■ **What you should do**: Filter task. Return each line of the material that holds the string "机器学习".

■ **Data for this task**:
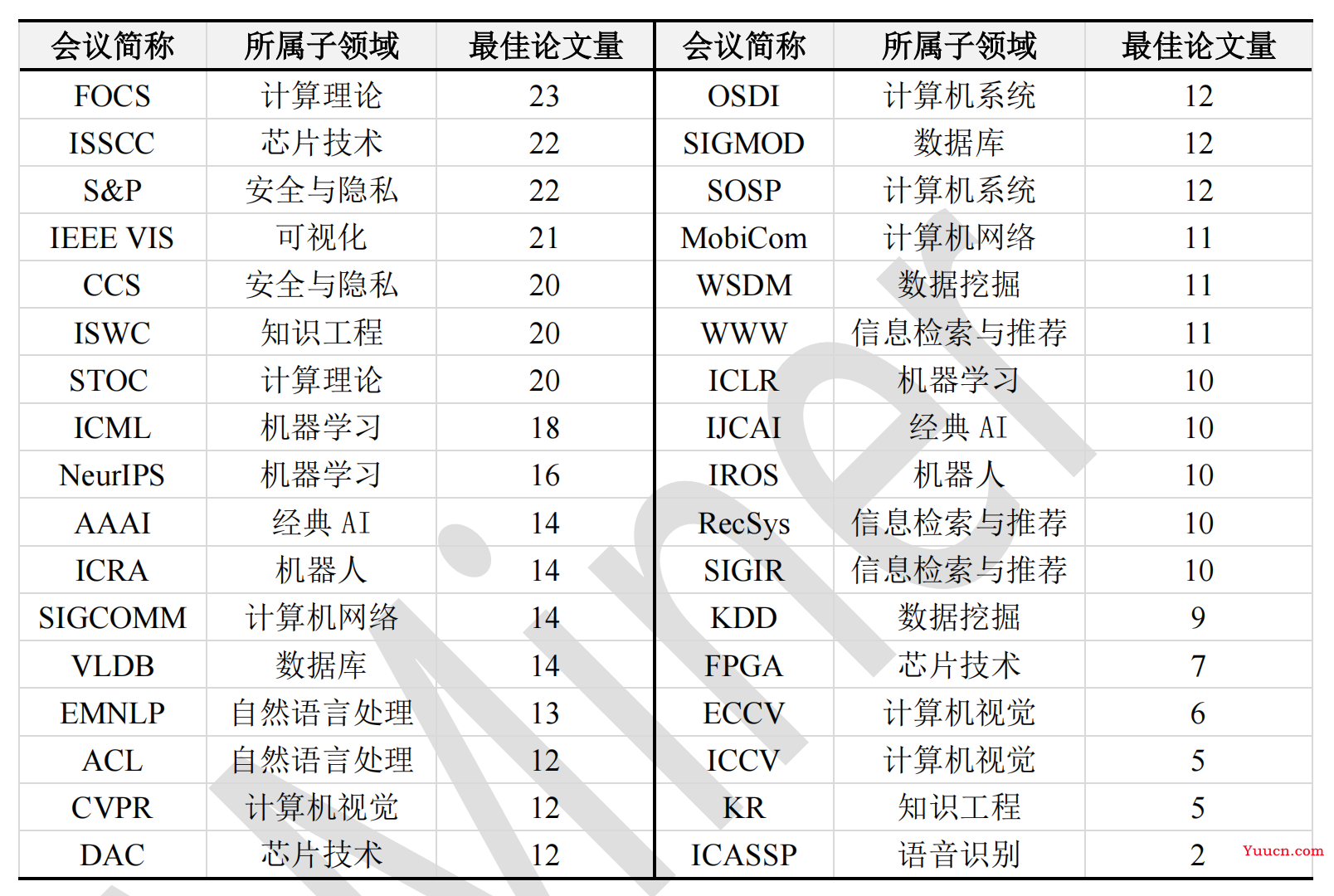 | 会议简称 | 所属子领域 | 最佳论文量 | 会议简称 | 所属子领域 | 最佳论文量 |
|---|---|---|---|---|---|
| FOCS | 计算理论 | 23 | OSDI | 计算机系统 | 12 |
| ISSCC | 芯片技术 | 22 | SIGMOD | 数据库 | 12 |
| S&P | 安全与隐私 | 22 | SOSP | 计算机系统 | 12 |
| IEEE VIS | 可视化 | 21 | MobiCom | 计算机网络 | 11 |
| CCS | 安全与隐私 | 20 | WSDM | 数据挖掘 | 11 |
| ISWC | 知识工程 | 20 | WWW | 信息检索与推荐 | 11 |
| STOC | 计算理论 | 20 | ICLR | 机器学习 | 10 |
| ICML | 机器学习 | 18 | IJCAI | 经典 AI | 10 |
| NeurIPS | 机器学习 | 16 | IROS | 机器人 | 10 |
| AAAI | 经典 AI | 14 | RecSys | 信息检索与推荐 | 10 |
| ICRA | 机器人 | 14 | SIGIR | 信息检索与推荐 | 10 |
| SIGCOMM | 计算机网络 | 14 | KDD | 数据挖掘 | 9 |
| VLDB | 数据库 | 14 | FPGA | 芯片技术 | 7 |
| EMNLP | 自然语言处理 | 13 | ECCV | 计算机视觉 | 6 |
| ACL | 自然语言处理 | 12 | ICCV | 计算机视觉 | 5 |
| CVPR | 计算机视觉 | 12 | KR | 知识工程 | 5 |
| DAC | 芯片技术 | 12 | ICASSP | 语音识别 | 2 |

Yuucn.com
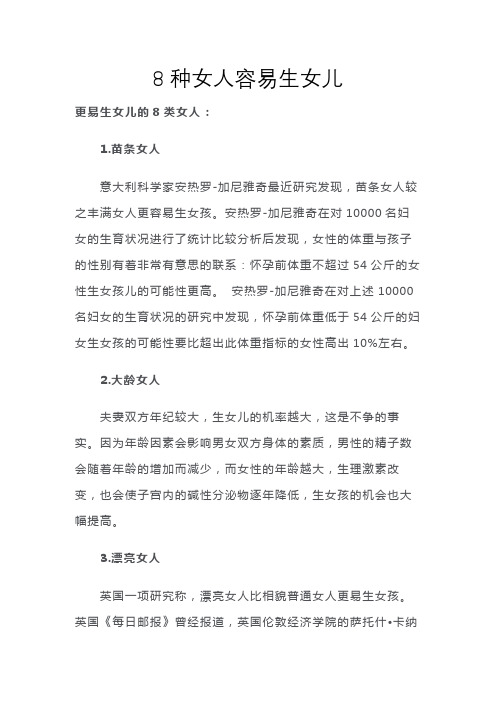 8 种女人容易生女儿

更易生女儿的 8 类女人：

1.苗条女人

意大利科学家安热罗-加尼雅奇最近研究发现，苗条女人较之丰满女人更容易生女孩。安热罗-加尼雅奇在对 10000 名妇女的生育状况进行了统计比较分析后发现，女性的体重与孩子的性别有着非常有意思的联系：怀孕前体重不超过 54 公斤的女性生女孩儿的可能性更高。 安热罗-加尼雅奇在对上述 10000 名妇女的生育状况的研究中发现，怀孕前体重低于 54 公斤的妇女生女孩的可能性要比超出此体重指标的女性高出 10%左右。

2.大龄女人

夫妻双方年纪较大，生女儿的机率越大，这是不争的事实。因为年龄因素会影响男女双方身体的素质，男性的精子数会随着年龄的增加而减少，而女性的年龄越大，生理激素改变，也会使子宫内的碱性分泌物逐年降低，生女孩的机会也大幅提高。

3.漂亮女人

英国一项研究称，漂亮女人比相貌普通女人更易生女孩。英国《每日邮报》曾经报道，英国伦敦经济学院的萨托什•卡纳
...
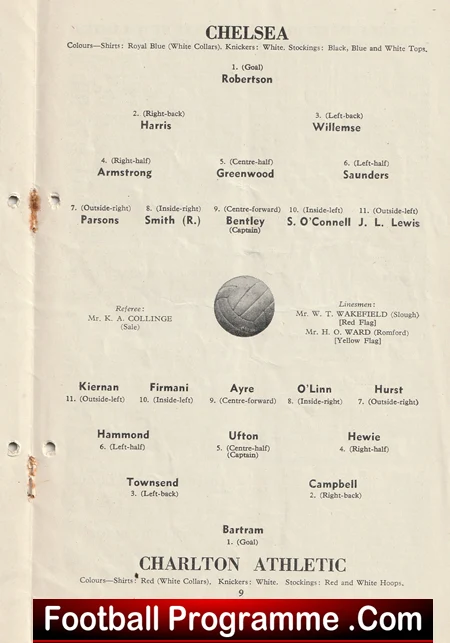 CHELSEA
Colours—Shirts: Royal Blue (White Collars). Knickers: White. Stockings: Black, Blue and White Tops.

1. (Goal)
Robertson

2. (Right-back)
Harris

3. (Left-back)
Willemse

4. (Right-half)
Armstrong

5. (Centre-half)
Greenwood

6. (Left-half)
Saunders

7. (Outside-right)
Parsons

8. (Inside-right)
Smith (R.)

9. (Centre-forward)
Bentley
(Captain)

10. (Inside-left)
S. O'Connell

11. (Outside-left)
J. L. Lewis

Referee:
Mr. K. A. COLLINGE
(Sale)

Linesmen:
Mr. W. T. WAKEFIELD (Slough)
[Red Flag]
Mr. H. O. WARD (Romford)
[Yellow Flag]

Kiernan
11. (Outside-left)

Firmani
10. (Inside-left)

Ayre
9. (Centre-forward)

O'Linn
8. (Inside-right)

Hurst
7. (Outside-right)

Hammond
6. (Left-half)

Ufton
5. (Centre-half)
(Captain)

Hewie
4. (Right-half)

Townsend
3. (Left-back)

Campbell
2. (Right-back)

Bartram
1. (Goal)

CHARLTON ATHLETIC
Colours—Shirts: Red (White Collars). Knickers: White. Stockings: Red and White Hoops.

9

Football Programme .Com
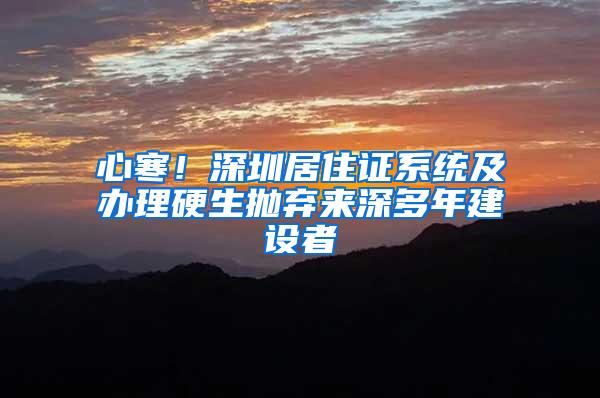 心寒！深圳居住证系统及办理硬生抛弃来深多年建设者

■ **Response to this exercise**:
| STOC | 计算理论 | 20 | ICLR | 机器学习 | 10 |
| ICML | 机器学习 | 18 | IJCAI | 经典 AI | 10 |
| NeurIPS | 机器学习 | 16 | IROS | 机器人 | 10 |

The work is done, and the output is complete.